# Probabilistic programming

Alex Reinhart – Updated February 28, 2017

Contrast with Statistical programming languages.

Warning: I do not know what I am talking about.

For the basic concepts, see The Design and Implementation of Probabilistic Programming Languages, by Noah D. Goodman and Andreas Stuhlmüller. However, I can’t find a good high-level overview (that is, well-suited to a statistician who already understands probabilistic models, not a computer scientist) anywhere.

A almost-but-not-quite-entirely-wrong description would be this: A probabilistic program generates outputs via some code, which may depend on random events (a coin flip, a draw from a distribution, etc.) dependent on some parameters. Naturally we can sample from the outputs by just repeatedly running the program; however, the number of possible execution paths through the program is exponential in the number of random choices it involves, so exploring the entire distribution quickly becomes intractable. (Continuous random variables make the space of execution paths infinite.) There are a variety of MCMC and other approaches to get an approximate distribution efficiently.

We can also work in reverse: condition on data. If we’ve naively enumerated all possible execution paths through the program, we can select out those that result in the observed data, and obtain the conditional distributions of all the random values we used in the program. (These could be parameters drawn from a prior distribution, say.) Hence we can perform inference on useful model parameters. Again, enumeration is ridiculously inefficient for most types of models, so research focuses on clever ways to avoid it and obtain approximate solutions.

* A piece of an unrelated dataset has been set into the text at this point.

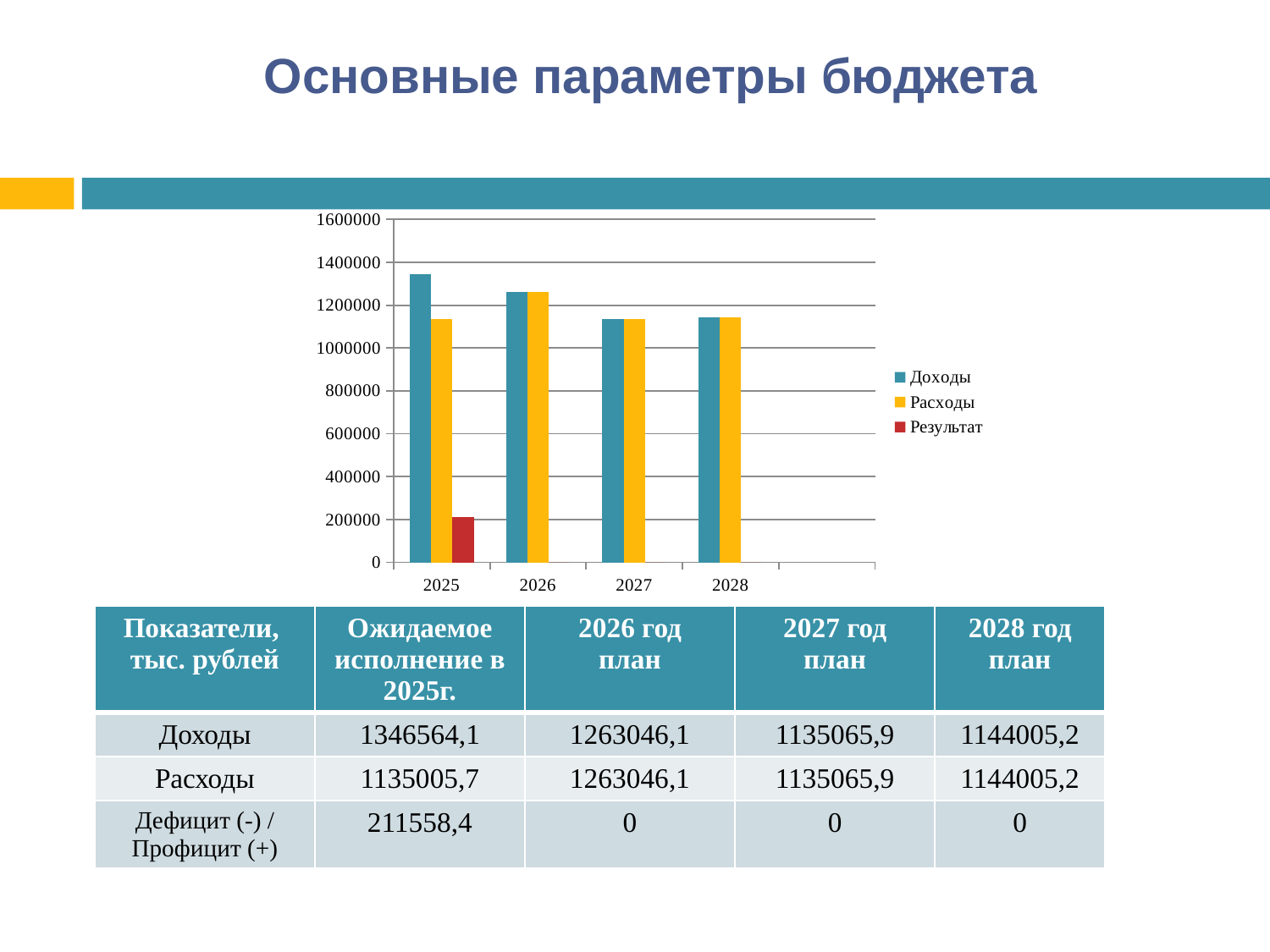
In which year is the Доходы bar the highest? 2025 Is the value of Расходы for 2025 greater or less than 1200000? less How many series does the chart legend list? 3 How many years are shown on the x axis of the chart? 4 According to the table on the slide, what is the planned value of Доходы for 2026 (тыс. рублей)? 1263046,1 According to the table on the slide, what is the difference between Доходы and Расходы in 2025 (тыс. рублей)? 211558,4 In 2025, which is larger, Доходы or Расходы? Доходы What kind of chart is shown on the slide? bar chart Is the value of Результат for 2025 greater or less than 400000? less Do the Доходы values rise or fall from 2025 to 2027? fall Is the value of Доходы for 2025 greater or less than 1200000? greater Which legend entry is shown in red in the chart? Результат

A simple example from the Venture tutorial:

``````assume intercept = normal(0, 10);
assume slope = normal(0, 10)

assume line = proc(x) { slope * x + intercept }
assume obs = proc(x) { normal(line(x), 1) }

observe obs(1) = 2;
observe obs(2) = 2;

infer conditional;

sample list(intercept, slope)
``````

So we specify priors on the slope and intercept, specify how the line and observations are computed, specify observations, and can then condition on those observations, and then sample from the slope and intercept conditional distributions. We could also draw samples from `obs`, presumably, by repeatedly sampling new `slope` and `intercept` values from their priors.

## Languages

A good overview (from March 2015) is The State of Probabilistic Programming. There’s a huge variety of probabilistic programming languages; it seems many explore the tradeoffs between expressivity and efficiency, by either (a) focusing on expressing certain types of models and then having very efficient inference algorithms which exploit their structure, or (b) being more flexible but hence requiring more general (and less performant) inference algorithms.

Since there are a million different probabilistic languages in various states of maturity, I’ll just list whichever caught my eye here. A bigger list is available here.

• Stan is specialized for Bayesian models (particularly hierarchical models) by specifying the density of the data in terms of parameters and their priors, then supports specialized Monte Carlo methods to simulate from posteriors of parameters (among other things).

• WebPPL runs in the browser and seems to focus on getting the outcome distribution, not conditioning on observations.

• Venture adds all sorts of algorithms for conditioning on observations.

• Edward (paper) introduces a notation for specifying the inference algorithm as well as the model, so it’s possible to build general models but obtain good performance by specializing the inference for that particular model, instead of relying on some very general algorithm provided by the language.

• DrBayes (paper, dissertation) implements measure-theoretic probability directly. (I guess this is the nuclear option.) Random variables are functions from a sample space to the state space. No densities are used, so variables with no density (e.g. truncated values) are handled easily. To condition on an outcome, obtain its preimage in the sample space and obtain the distribution of other variables from the preimage. (The actual implementation of this is beyond me.)